"""

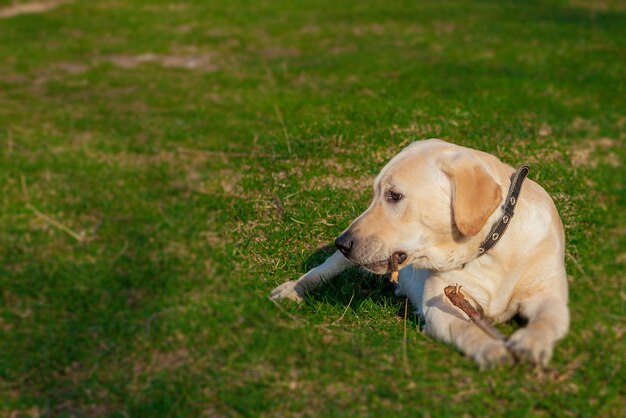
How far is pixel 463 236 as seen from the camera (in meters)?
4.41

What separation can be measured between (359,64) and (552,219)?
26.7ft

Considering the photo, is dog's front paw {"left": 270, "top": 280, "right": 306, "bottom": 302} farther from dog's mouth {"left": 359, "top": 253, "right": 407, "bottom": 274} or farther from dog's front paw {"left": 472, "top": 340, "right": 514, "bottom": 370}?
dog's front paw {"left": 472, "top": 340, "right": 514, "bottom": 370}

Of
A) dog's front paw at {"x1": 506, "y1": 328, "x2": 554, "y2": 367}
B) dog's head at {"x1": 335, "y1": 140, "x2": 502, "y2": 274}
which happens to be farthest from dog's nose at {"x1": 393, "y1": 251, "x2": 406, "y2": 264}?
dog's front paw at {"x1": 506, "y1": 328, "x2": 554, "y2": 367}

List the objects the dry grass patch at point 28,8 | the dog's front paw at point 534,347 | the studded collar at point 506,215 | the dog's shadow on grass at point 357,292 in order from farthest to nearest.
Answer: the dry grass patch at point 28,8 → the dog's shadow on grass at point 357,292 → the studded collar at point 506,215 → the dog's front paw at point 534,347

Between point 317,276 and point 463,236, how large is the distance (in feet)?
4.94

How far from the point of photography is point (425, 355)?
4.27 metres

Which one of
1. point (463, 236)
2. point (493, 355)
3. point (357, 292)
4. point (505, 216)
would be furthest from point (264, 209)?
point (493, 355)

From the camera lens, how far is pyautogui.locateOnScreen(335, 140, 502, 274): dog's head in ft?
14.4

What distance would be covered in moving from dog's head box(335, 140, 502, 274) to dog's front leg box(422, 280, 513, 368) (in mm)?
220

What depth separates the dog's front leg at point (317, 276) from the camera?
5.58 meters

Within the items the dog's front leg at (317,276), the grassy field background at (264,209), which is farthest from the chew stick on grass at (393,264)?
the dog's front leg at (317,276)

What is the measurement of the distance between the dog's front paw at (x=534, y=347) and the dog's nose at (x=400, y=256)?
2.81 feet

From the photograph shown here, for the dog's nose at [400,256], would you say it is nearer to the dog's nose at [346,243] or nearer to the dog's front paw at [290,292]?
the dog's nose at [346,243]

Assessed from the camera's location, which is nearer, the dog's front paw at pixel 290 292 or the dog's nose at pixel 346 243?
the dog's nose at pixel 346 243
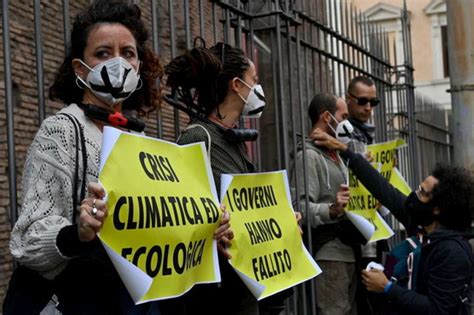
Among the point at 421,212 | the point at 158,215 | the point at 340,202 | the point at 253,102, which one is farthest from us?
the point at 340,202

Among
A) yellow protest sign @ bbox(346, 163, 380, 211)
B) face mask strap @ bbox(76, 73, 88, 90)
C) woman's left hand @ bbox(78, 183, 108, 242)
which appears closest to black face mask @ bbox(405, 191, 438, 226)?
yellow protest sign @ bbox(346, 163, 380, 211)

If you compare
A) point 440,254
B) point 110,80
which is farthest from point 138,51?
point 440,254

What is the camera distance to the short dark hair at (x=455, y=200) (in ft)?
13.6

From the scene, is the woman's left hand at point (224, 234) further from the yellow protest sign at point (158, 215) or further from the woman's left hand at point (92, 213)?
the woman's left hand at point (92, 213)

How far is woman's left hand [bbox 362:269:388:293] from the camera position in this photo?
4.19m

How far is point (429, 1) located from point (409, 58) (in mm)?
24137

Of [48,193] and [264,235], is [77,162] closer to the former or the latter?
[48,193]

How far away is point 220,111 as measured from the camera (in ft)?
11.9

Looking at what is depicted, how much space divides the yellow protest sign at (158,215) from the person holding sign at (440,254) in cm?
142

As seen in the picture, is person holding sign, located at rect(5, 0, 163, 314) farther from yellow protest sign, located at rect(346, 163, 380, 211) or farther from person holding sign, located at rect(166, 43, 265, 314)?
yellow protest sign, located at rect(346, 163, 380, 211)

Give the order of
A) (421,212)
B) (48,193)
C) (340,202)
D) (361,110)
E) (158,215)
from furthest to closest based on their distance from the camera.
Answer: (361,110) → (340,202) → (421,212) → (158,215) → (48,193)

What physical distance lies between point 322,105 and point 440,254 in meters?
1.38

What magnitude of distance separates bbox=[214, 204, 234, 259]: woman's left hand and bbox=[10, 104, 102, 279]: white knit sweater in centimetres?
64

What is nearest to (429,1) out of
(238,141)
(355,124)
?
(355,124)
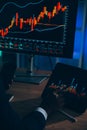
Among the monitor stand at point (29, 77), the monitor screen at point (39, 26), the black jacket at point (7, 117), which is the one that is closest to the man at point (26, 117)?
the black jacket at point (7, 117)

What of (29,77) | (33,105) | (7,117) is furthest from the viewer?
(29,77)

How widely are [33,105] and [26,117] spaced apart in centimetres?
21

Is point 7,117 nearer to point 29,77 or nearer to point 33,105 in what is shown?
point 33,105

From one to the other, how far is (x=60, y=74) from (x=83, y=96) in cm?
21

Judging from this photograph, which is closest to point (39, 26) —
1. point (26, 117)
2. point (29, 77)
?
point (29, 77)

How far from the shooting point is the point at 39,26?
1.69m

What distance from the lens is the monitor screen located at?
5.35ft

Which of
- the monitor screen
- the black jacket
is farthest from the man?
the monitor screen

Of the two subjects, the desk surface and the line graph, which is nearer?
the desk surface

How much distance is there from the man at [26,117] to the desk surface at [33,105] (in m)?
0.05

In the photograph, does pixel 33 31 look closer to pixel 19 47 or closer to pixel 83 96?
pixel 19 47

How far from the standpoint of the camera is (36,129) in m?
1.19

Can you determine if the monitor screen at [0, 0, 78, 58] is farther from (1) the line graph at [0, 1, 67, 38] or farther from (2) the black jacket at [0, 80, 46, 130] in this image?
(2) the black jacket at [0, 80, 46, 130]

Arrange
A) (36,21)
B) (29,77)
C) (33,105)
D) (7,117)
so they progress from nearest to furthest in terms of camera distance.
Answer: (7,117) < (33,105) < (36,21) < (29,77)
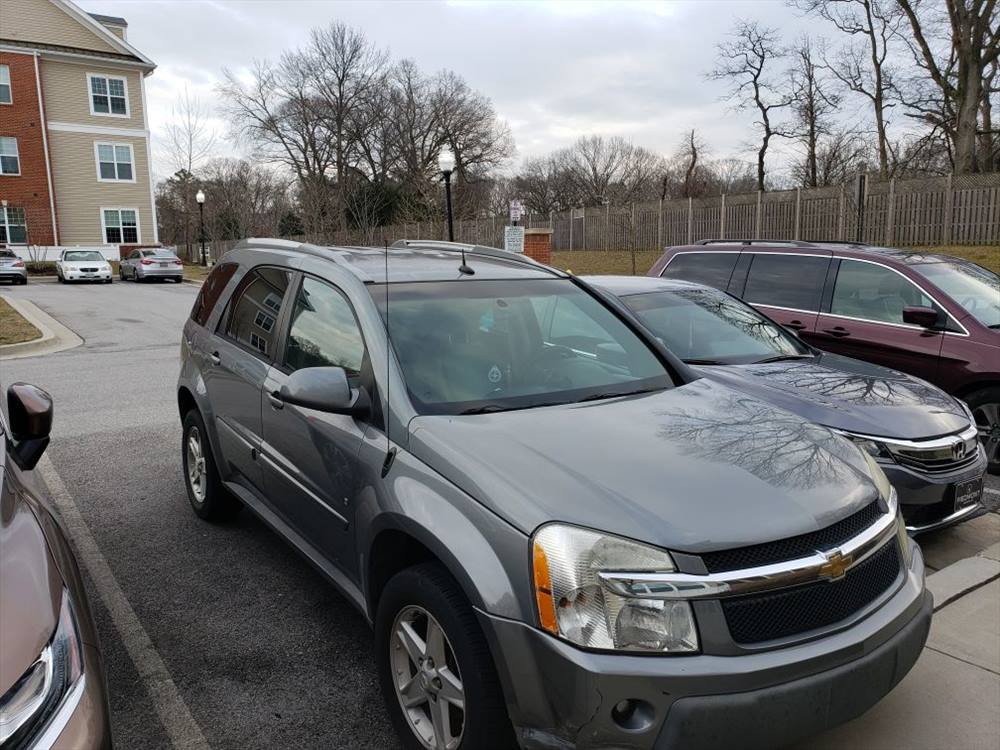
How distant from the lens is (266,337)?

"""

Pictures in the records above should not be copied. Repeat everything else exactly.

How far is pixel 463 236 as seen from the camera (in meters)?
4.41

What separation can be measured between (359,64) and (552,219)?
26.7ft

Considering the photo, is dog's front paw {"left": 270, "top": 280, "right": 306, "bottom": 302} farther from dog's mouth {"left": 359, "top": 253, "right": 407, "bottom": 274} or farther from dog's front paw {"left": 472, "top": 340, "right": 514, "bottom": 370}?
dog's front paw {"left": 472, "top": 340, "right": 514, "bottom": 370}

Of
A) dog's front paw at {"x1": 506, "y1": 328, "x2": 554, "y2": 367}
B) dog's head at {"x1": 335, "y1": 140, "x2": 502, "y2": 274}
which happens to be farthest from dog's nose at {"x1": 393, "y1": 251, "x2": 406, "y2": 264}?
dog's front paw at {"x1": 506, "y1": 328, "x2": 554, "y2": 367}

List the objects the dry grass patch at point 28,8 | the dog's front paw at point 534,347 | the studded collar at point 506,215 | the dog's shadow on grass at point 357,292 in order from farthest to nearest.
Answer: the dry grass patch at point 28,8 → the dog's shadow on grass at point 357,292 → the studded collar at point 506,215 → the dog's front paw at point 534,347

Between point 317,276 and point 463,236, how large is the distance (in feet)?
4.94

How far from the point of photography is point (425, 355)?
4.27 metres

Which one of
1. point (463, 236)
2. point (493, 355)
3. point (357, 292)
4. point (505, 216)
would be furthest from point (264, 209)?
point (493, 355)

From the camera lens, how far is pyautogui.locateOnScreen(335, 140, 502, 274): dog's head in ft?
14.4

What distance would be covered in moving from dog's head box(335, 140, 502, 274) to dog's front leg box(422, 280, 513, 368) (in mm)?
220

What depth separates the dog's front leg at point (317, 276) from the camera?
5.58 meters

Within the items the dog's front leg at (317,276), the grassy field background at (264,209), which is farthest from the chew stick on grass at (393,264)?
the dog's front leg at (317,276)

What is the measurement of the distance between the dog's front paw at (x=534, y=347) and the dog's nose at (x=400, y=256)?
2.81 feet

From the photograph shown here, for the dog's nose at [400,256], would you say it is nearer to the dog's nose at [346,243] or nearer to the dog's front paw at [290,292]?
the dog's nose at [346,243]

Assessed from the camera's location, which is nearer, the dog's front paw at pixel 290 292 or the dog's nose at pixel 346 243?
the dog's nose at pixel 346 243
Among the point at 421,212 | the point at 158,215 | the point at 340,202 | the point at 253,102, which one is farthest from us?
the point at 340,202

Among
A) yellow protest sign @ bbox(346, 163, 380, 211)
B) face mask strap @ bbox(76, 73, 88, 90)
C) woman's left hand @ bbox(78, 183, 108, 242)
which appears closest to black face mask @ bbox(405, 191, 438, 226)?
yellow protest sign @ bbox(346, 163, 380, 211)

If you compare
A) point 440,254
B) point 110,80
which is farthest from point 138,51?
point 440,254

What is the camera distance to the short dark hair at (x=455, y=200) (in ft)?
13.6

From the scene, is the woman's left hand at point (224, 234) further from the yellow protest sign at point (158, 215) or further from the woman's left hand at point (92, 213)?
the woman's left hand at point (92, 213)

How far is woman's left hand [bbox 362:269:388:293] from the camera position in this photo?
4.19m

How far is point (429, 1) located from point (409, 58) (in mm)?
24137

Of [48,193] and [264,235], is [77,162] closer to the former or the latter?
[48,193]

How far away is point 220,111 as measured from the camera (in ft)?
11.9

Looking at what is depicted, how much space divides the yellow protest sign at (158,215) from the person holding sign at (440,254) in cm?
142

As seen in the picture, is person holding sign, located at rect(5, 0, 163, 314) farther from yellow protest sign, located at rect(346, 163, 380, 211) or farther from person holding sign, located at rect(166, 43, 265, 314)?
yellow protest sign, located at rect(346, 163, 380, 211)

Give the order of
A) (421,212)
B) (48,193)
C) (340,202)
D) (361,110)
E) (158,215)
from furthest to closest based on their distance from the camera.
Answer: (361,110) → (340,202) → (421,212) → (158,215) → (48,193)

What physical distance lies between point 322,105 and point 440,254 in meters?
1.38

What magnitude of distance separates bbox=[214, 204, 234, 259]: woman's left hand and bbox=[10, 104, 102, 279]: white knit sweater in centimetres?
64

What is nearest to (429,1) out of
(238,141)
(355,124)
?
(355,124)
Among the monitor stand at point (29, 77), the monitor screen at point (39, 26), the black jacket at point (7, 117), which is the one that is closest to the man at point (26, 117)?
the black jacket at point (7, 117)

What of (29,77) | (33,105) | (7,117) is furthest from the viewer?
(29,77)

How widely are [33,105] and [26,117] spaced apart in centimetres?
21

Is point 7,117 nearer to point 29,77 or nearer to point 33,105 in what is shown?
point 33,105

From one to the other, how far is (x=60, y=74) from (x=83, y=96) in cm?
21

Judging from this photograph, which is closest to point (39, 26) —
1. point (26, 117)
2. point (29, 77)
?
point (29, 77)

How far from the shooting point is the point at 39,26?
1.69m

What distance from the lens is the monitor screen located at?
5.35ft

Which of
- the monitor screen
- the black jacket
is farthest from the man?
the monitor screen

Of the two subjects, the desk surface and the line graph, which is nearer?
the desk surface

How much distance is there from the man at [26,117] to the desk surface at [33,105] (in m)?
0.05

In the photograph, does pixel 33 31 look closer to pixel 19 47 or closer to pixel 83 96?
pixel 19 47

How far from the standpoint of the camera is (36,129) in m?
1.19

Can you determine if the monitor screen at [0, 0, 78, 58] is farther from (1) the line graph at [0, 1, 67, 38] or farther from (2) the black jacket at [0, 80, 46, 130] in this image?
(2) the black jacket at [0, 80, 46, 130]

Arrange
A) (36,21)
B) (29,77)
C) (33,105)
D) (7,117)
so they progress from nearest to furthest in terms of camera distance.
Answer: (7,117) < (33,105) < (36,21) < (29,77)
How distant from the lens is (266,337)?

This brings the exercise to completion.